Make a tally of the lines in the records that include the string "blue", and give only that number.

**Excerpted records:**

··········

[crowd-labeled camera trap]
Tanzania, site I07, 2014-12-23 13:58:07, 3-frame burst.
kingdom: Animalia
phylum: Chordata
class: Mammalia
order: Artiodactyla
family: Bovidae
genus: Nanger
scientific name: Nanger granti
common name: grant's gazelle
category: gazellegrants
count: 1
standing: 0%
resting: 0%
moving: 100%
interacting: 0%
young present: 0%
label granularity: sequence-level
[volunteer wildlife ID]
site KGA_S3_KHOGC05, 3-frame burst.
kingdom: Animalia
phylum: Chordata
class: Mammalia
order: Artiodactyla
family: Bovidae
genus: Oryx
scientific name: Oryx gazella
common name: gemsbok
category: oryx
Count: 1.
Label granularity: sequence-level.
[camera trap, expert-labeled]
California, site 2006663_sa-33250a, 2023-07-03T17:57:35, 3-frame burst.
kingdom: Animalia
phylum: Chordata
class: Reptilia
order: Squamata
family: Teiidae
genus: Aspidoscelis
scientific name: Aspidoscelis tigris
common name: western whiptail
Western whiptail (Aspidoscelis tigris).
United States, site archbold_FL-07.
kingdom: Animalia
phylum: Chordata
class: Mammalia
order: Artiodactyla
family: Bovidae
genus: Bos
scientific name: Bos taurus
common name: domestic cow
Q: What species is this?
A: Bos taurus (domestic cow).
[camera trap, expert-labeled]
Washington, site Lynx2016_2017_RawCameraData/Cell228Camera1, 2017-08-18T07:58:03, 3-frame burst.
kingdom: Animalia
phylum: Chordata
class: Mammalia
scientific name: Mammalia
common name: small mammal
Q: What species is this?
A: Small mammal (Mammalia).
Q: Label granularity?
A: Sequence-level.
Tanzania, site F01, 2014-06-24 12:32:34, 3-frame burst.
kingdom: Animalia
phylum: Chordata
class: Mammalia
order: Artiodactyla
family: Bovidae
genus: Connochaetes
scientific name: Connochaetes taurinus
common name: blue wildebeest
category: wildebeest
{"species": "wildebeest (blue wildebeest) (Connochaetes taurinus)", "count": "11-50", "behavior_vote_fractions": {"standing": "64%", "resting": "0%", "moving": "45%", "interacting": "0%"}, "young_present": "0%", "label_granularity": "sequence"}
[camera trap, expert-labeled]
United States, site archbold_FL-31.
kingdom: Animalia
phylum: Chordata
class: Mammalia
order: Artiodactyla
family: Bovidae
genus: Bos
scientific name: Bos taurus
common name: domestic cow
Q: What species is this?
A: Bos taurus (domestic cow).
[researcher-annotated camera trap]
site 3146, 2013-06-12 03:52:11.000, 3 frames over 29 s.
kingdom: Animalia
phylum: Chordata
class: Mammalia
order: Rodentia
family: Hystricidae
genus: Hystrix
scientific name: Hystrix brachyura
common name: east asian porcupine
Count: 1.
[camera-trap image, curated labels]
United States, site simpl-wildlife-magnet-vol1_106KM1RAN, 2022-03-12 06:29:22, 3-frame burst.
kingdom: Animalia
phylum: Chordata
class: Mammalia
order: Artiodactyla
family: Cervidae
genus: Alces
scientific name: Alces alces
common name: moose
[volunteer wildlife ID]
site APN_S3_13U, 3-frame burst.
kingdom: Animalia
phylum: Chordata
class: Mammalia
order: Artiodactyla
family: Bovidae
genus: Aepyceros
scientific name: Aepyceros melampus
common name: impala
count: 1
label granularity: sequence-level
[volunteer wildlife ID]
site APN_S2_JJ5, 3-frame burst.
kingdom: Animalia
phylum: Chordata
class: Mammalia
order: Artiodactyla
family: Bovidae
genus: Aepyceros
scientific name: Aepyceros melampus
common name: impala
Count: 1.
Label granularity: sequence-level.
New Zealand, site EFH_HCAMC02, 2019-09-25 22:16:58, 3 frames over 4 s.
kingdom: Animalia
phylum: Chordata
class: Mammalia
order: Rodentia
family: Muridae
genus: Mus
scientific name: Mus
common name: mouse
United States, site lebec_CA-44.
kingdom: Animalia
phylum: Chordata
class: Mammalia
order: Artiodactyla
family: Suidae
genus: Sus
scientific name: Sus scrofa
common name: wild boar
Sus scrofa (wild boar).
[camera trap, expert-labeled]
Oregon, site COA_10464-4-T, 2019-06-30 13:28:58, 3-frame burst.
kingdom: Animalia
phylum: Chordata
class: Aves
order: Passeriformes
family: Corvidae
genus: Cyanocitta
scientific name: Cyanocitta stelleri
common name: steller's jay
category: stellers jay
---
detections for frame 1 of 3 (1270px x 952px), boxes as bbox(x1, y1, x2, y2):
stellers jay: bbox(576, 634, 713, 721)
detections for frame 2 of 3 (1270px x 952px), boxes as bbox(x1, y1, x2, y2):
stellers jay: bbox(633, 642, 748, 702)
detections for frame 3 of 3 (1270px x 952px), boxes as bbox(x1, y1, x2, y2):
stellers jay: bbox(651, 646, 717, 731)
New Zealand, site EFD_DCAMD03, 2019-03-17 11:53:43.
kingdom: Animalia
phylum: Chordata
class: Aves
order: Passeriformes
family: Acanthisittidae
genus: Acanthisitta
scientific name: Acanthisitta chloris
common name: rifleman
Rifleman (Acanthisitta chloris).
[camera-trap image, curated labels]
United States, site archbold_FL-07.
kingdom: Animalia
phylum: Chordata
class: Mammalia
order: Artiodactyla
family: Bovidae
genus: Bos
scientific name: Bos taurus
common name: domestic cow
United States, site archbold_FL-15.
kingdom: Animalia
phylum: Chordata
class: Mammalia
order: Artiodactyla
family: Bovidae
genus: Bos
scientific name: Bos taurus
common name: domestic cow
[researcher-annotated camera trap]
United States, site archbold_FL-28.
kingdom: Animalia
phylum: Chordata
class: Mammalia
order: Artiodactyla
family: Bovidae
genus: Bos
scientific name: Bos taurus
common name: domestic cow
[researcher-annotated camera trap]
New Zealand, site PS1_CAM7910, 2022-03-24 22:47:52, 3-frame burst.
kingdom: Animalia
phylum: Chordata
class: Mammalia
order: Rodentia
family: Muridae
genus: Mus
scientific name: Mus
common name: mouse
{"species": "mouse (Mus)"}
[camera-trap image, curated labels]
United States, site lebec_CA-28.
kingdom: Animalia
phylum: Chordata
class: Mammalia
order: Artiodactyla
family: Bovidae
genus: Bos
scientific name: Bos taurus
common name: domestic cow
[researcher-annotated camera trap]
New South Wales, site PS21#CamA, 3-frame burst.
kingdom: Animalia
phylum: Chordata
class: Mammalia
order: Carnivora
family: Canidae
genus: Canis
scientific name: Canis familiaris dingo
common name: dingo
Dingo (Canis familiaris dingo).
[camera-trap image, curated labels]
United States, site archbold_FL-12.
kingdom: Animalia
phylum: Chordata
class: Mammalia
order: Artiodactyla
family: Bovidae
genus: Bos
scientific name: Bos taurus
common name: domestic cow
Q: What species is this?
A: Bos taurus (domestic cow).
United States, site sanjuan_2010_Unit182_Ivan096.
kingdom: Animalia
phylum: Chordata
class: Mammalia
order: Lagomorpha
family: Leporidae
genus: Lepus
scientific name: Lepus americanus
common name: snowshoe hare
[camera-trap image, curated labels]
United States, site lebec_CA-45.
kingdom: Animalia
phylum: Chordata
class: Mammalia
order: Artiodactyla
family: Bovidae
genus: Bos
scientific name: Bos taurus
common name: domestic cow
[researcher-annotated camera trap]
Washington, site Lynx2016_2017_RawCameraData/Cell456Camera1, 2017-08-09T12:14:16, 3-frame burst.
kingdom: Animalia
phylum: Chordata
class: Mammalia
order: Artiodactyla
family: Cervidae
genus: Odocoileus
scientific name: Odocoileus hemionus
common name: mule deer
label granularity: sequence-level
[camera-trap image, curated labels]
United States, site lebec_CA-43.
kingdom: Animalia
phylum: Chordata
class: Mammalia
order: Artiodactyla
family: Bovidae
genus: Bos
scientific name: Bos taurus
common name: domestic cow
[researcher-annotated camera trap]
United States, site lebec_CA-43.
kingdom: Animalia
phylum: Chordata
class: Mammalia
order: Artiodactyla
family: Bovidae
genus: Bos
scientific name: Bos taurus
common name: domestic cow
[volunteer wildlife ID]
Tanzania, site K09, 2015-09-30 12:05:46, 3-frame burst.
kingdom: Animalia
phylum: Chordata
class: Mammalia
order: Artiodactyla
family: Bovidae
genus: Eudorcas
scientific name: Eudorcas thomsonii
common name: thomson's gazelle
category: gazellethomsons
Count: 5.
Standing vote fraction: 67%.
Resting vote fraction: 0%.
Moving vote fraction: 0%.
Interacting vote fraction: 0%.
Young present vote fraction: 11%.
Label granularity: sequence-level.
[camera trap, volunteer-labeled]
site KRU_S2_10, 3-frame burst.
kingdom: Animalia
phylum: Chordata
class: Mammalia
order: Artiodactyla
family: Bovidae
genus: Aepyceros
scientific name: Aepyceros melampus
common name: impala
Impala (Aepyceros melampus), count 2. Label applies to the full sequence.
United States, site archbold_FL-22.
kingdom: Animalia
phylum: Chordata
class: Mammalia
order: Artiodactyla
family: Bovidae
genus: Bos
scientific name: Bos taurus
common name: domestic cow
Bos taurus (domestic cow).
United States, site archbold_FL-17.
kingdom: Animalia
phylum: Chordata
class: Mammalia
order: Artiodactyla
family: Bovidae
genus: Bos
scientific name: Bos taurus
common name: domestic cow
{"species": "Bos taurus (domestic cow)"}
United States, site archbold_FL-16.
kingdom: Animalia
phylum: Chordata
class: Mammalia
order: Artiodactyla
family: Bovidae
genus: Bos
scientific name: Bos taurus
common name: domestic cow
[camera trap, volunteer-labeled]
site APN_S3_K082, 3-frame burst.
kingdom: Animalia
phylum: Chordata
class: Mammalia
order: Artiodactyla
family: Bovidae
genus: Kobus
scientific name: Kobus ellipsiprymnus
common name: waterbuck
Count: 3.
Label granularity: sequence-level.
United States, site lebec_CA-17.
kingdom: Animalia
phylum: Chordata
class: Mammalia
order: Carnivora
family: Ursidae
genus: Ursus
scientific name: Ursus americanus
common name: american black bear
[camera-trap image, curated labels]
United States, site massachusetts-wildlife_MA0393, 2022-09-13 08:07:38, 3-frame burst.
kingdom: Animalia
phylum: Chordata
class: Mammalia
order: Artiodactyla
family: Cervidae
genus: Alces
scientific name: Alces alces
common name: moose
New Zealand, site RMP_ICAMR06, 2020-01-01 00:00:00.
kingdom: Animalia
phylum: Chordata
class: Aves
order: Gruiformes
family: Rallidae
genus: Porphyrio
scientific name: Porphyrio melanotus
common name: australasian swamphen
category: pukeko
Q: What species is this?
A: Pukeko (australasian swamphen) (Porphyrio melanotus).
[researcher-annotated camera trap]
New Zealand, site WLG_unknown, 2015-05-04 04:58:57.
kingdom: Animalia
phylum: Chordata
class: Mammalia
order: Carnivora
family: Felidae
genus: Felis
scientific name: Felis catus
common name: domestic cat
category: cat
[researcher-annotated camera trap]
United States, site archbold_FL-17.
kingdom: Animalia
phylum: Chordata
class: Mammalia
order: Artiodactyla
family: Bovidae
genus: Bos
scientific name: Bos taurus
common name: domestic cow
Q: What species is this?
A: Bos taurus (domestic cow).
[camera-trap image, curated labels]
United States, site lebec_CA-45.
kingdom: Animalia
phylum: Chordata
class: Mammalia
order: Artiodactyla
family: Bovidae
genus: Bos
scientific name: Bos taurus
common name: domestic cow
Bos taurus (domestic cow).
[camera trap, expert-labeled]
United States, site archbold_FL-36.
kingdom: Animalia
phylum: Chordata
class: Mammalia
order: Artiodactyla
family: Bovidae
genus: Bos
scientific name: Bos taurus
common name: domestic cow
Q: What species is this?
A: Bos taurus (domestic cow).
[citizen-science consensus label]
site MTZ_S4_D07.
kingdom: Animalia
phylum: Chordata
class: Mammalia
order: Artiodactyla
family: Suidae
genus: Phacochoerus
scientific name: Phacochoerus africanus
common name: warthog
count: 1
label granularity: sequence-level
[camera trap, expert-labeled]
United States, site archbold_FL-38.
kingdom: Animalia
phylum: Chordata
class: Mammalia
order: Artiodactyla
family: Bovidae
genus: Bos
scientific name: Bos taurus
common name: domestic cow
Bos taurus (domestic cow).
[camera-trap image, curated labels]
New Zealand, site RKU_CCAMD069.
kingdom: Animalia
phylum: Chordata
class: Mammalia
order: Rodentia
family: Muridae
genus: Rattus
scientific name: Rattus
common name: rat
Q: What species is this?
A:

··········

**The completed task:** 2